* PROBLEM DETAILS: In the listing that follows, find the line with "- Preparation: thick blood film", then copy exactly from it through the line with "- Preparation: thin peripheral smear", leaving out every picture.
═══ DATA PROVIDED ═══
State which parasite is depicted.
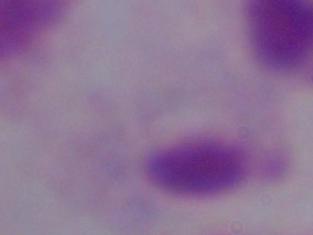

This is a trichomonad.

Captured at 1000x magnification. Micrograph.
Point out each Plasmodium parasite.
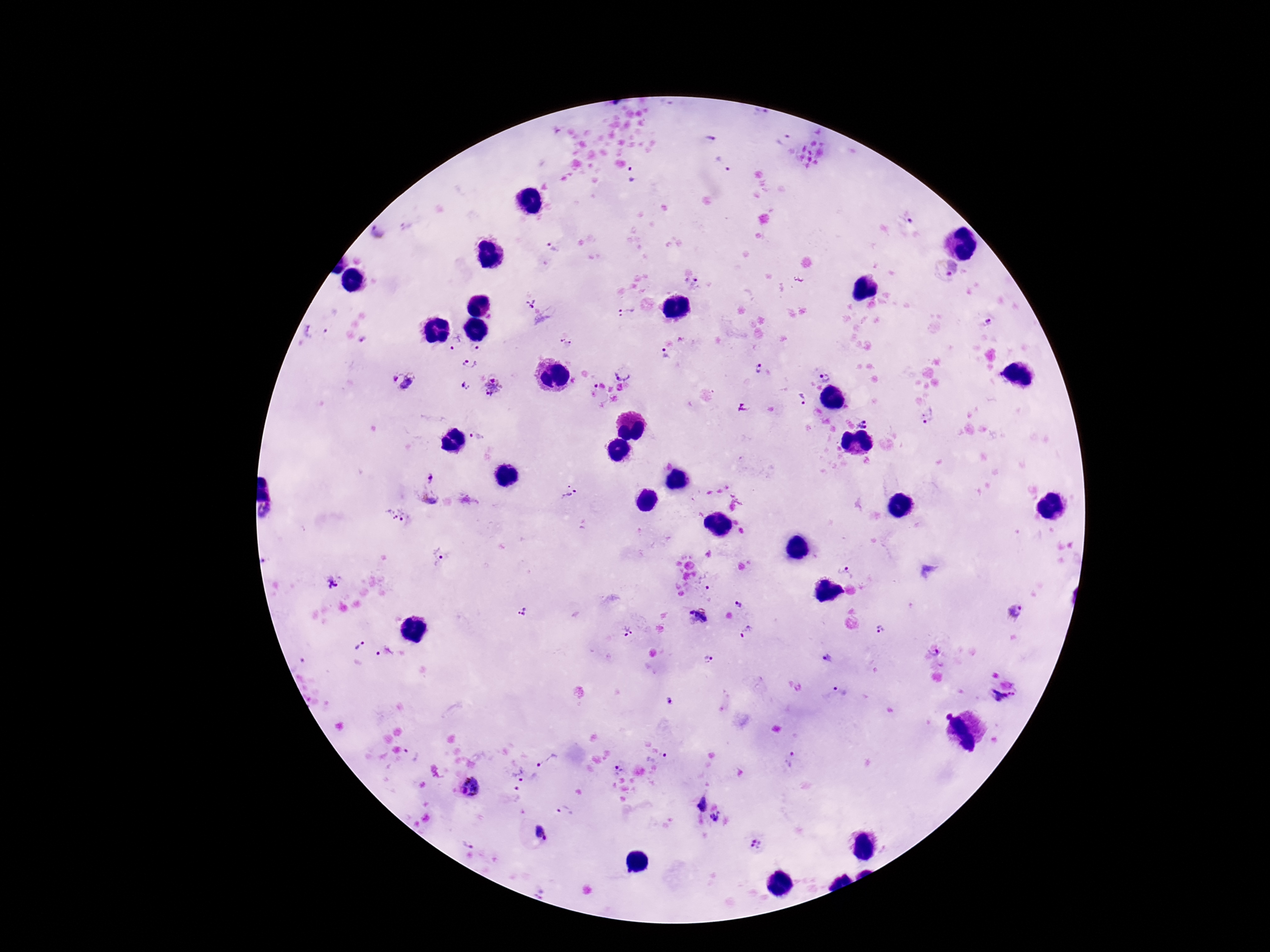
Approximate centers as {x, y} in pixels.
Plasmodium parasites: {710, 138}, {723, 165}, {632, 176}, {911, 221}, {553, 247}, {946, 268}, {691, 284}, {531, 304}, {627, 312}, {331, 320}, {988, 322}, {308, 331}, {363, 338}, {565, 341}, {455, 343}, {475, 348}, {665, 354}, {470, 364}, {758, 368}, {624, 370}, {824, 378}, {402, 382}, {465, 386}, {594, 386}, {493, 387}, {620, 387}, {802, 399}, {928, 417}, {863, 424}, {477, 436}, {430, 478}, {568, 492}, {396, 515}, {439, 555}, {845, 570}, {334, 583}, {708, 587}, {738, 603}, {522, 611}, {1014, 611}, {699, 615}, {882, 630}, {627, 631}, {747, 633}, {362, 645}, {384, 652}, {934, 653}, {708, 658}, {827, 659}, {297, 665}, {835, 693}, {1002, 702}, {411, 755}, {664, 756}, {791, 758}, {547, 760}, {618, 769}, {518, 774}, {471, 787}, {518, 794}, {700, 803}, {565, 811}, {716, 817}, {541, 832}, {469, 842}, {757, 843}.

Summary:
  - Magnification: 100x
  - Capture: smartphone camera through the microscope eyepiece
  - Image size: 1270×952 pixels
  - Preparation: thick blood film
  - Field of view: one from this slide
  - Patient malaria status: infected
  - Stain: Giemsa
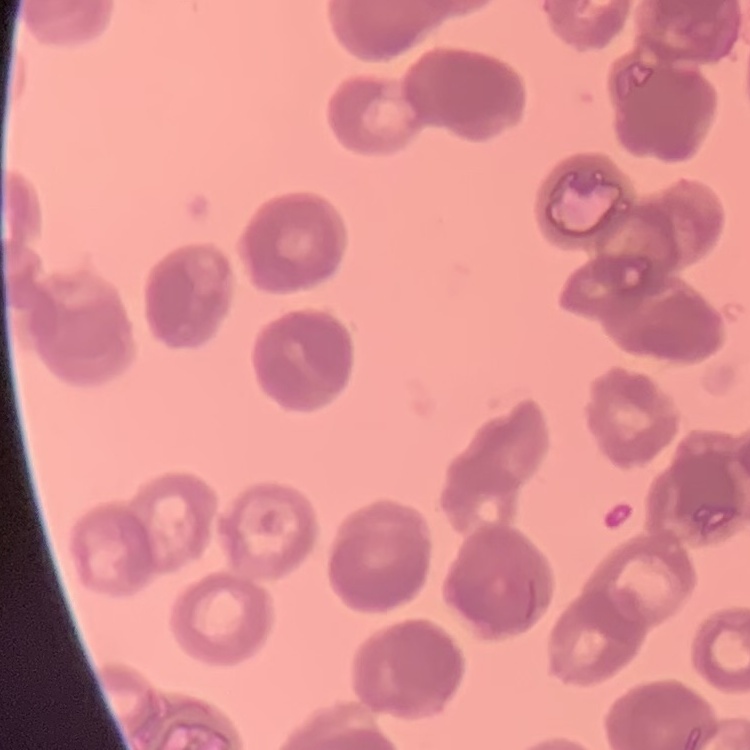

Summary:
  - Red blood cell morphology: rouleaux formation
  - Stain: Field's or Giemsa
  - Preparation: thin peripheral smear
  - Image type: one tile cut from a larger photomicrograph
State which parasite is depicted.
═══
* RESPONSE:
  - Preparation: thick blood film
  - Field of view: one from this slide
  - Patient malaria status: infected
  - Stain: Giemsa

Summary:
  - Red blood cell morphology: rouleaux formation
  - Stain: Field's or Giemsa
  - Preparation: thin peripheral smear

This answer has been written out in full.